### [WORK REQUIRED]
Transcribe, exactly and without pictures, the lines below from the line with "This is our" to the line with "Chat maquereau rouge", both ends included, and no others.

### [INPUT DATA]
== Segment start ==
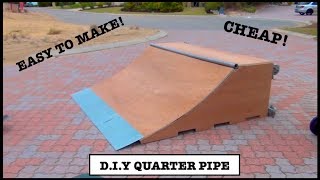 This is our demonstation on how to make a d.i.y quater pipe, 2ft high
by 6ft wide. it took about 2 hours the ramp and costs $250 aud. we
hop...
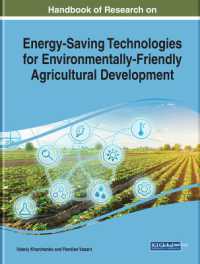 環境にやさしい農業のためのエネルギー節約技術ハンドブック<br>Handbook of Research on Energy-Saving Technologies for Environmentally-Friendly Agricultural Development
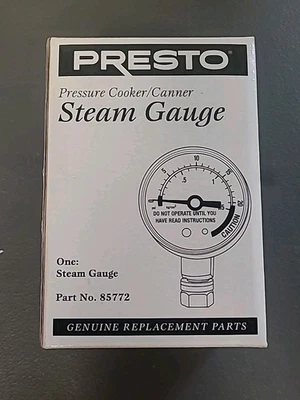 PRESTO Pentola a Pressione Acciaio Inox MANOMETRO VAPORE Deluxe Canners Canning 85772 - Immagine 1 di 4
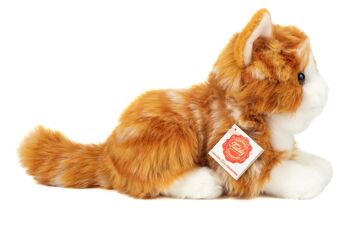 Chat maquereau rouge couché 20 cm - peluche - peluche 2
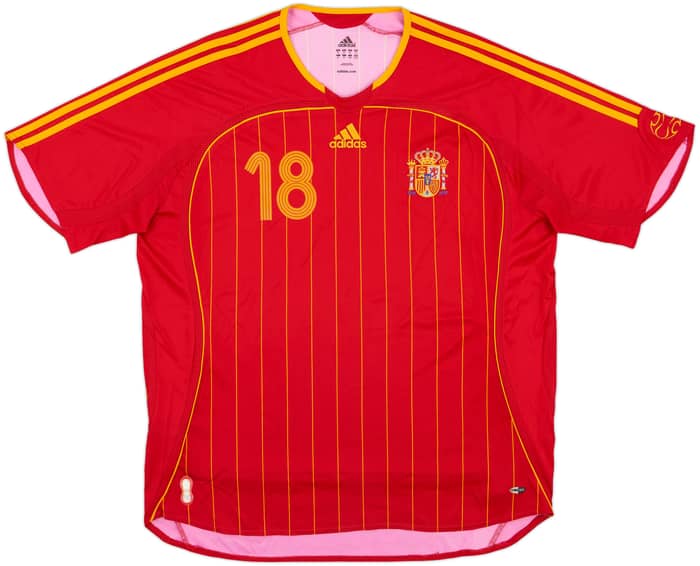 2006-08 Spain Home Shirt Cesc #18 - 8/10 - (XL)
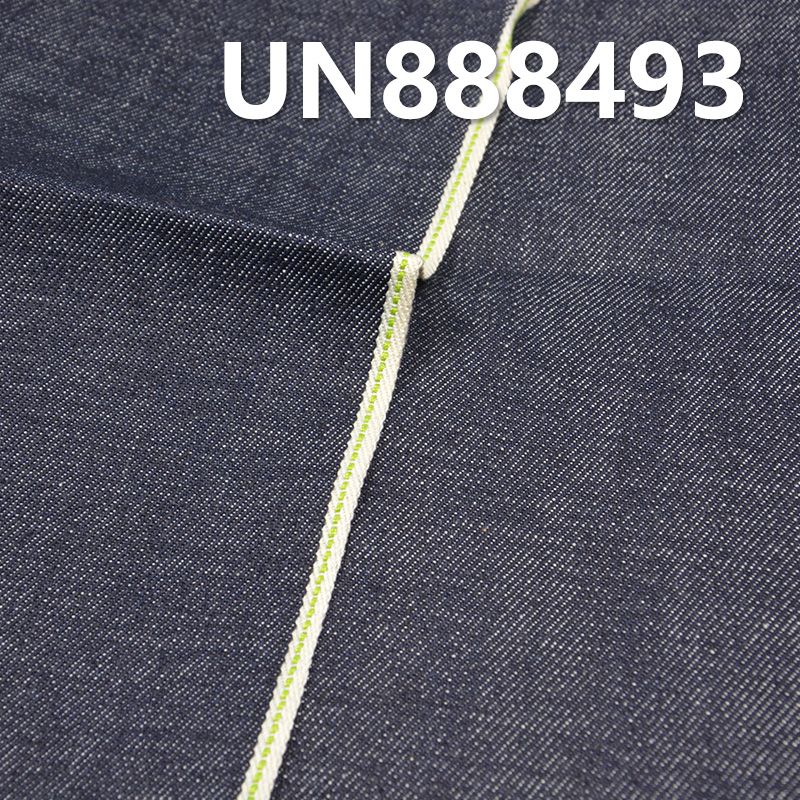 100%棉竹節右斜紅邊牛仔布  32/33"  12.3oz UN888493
== Segment end ==
== Segment start ==
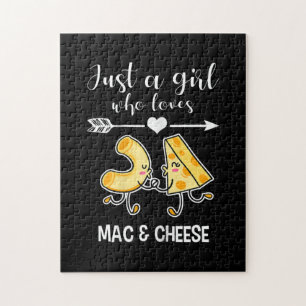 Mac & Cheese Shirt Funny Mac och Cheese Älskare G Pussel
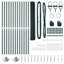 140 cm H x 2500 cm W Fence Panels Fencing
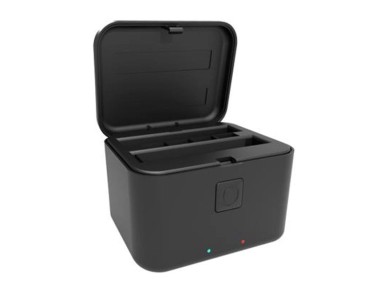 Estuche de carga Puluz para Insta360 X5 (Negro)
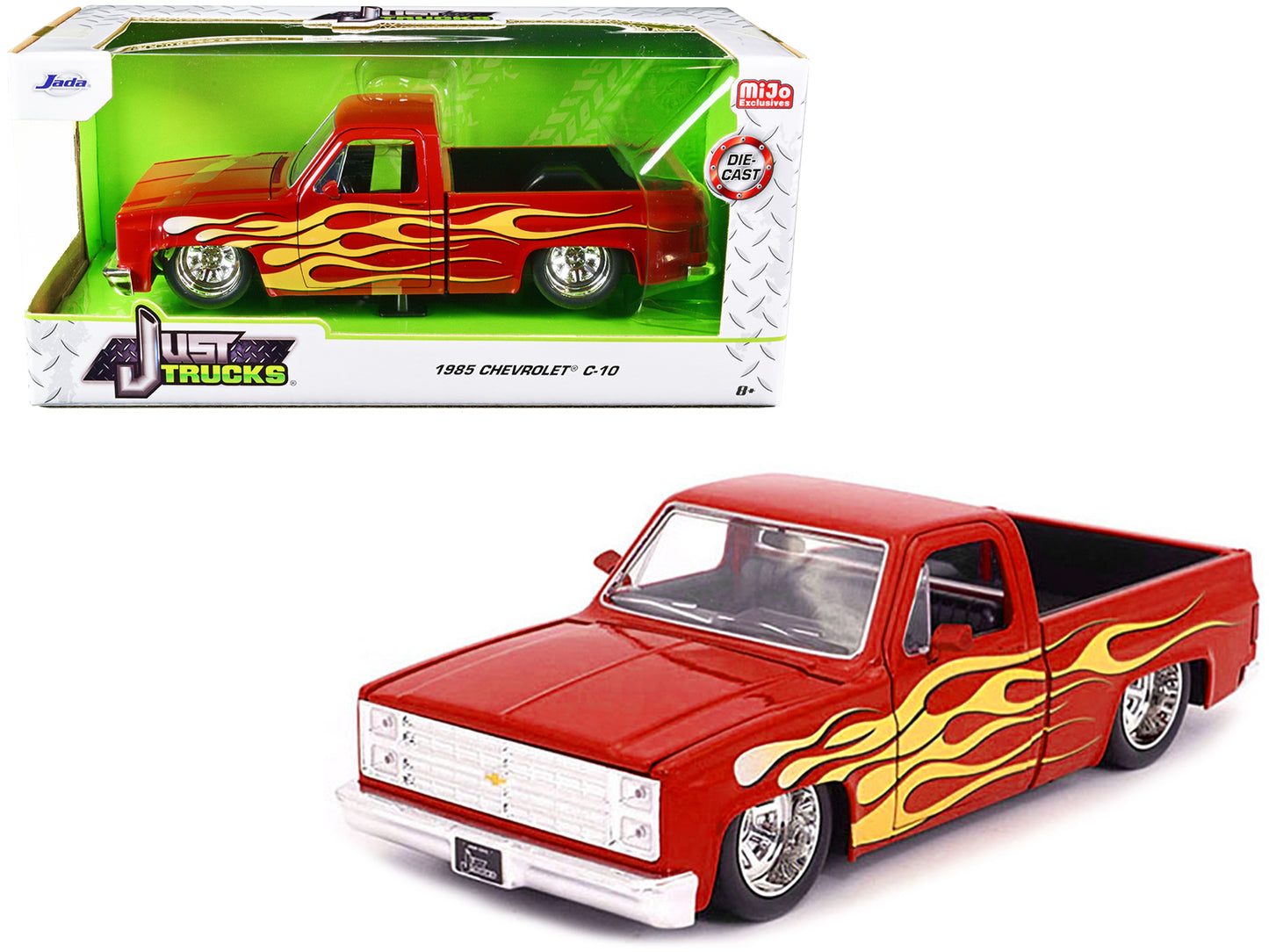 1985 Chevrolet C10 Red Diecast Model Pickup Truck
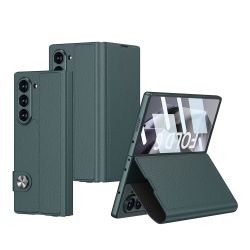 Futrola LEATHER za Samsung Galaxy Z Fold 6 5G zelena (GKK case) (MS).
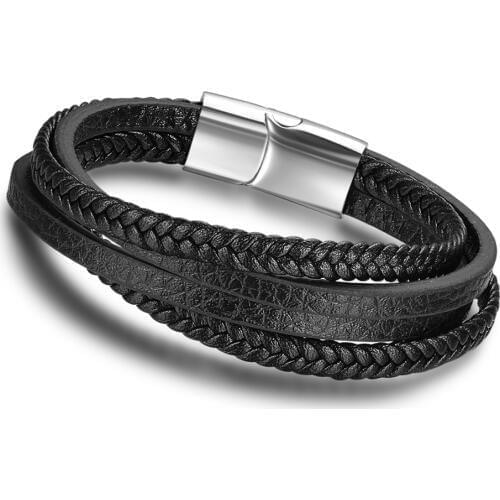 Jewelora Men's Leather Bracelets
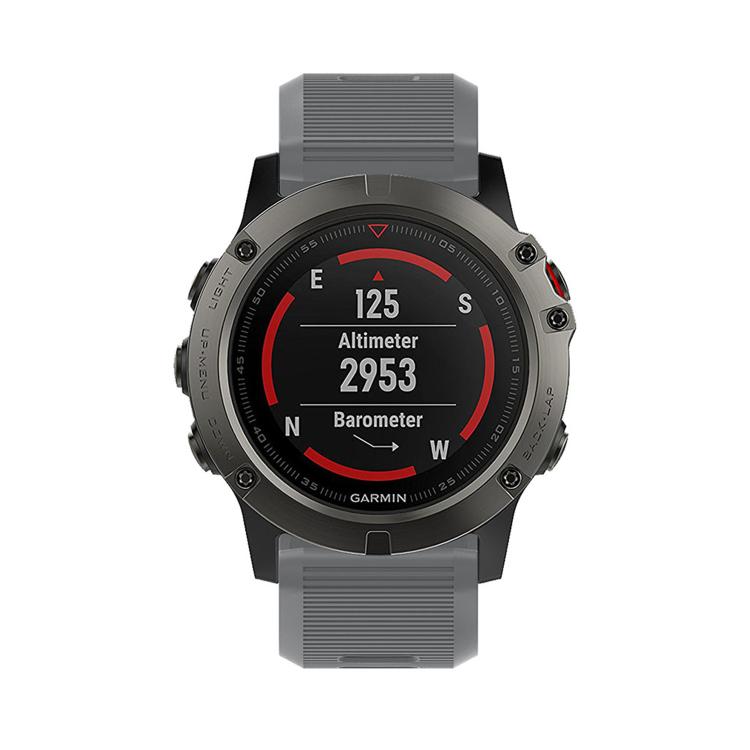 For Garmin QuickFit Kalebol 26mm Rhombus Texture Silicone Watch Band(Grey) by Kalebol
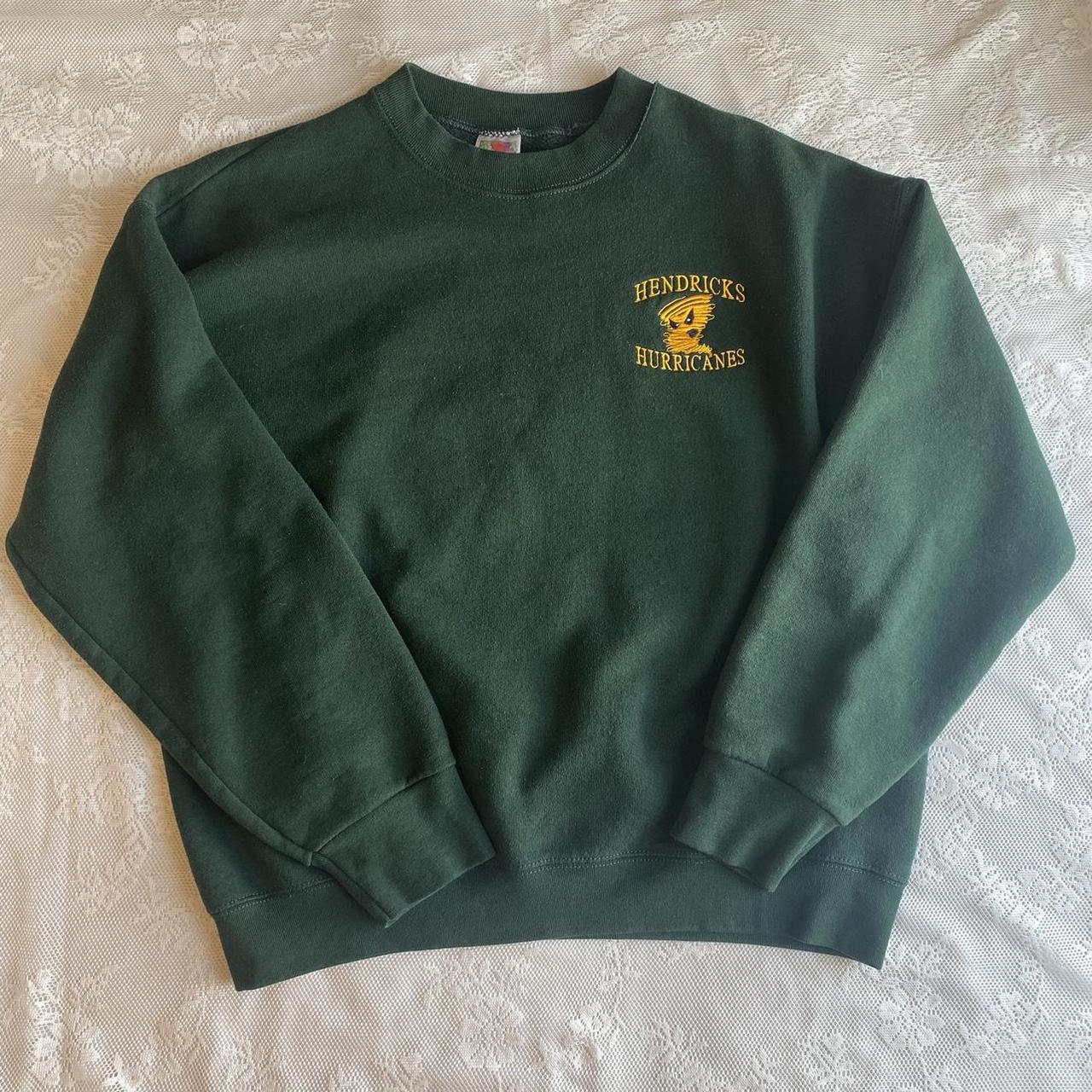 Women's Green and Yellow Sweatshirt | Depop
== Segment end ==
== Segment start ==
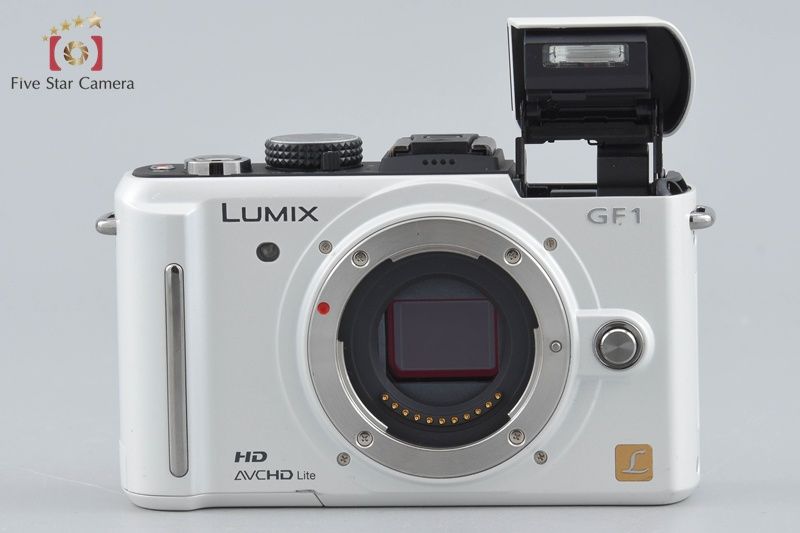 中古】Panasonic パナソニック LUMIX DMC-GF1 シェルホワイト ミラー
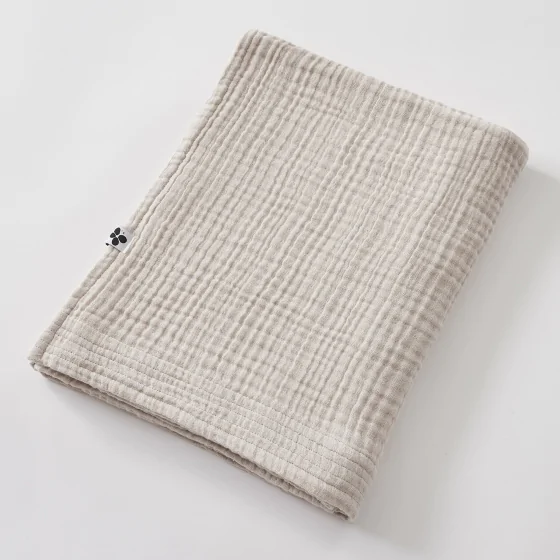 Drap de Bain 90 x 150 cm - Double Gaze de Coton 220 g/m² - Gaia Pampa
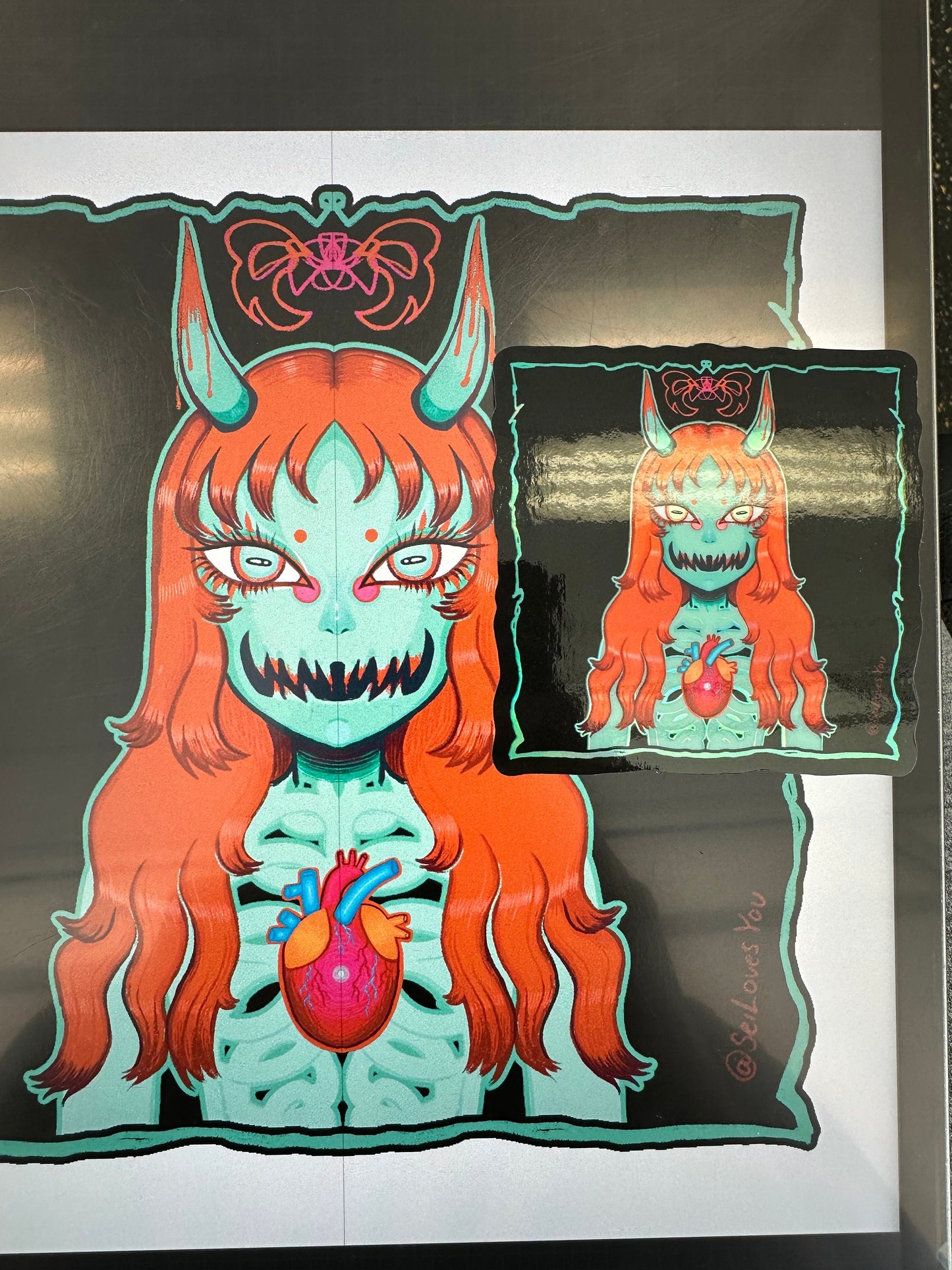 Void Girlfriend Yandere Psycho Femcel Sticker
== Segment end ==
### [THE ANSWER]
 This is our demonstation on how to make a d.i.y quater pipe, 2ft high
by 6ft wide. it took about 2 hours the ramp and costs $250 aud. we
hop...
 環境にやさしい農業のためのエネルギー節約技術ハンドブック<br>Handbook of Research on Energy-Saving Technologies for Environmentally-Friendly Agricultural Development
 PRESTO Pentola a Pressione Acciaio Inox MANOMETRO VAPORE Deluxe Canners Canning 85772 - Immagine 1 di 4
 Chat maquereau rouge couché 20 cm - peluche - peluche 2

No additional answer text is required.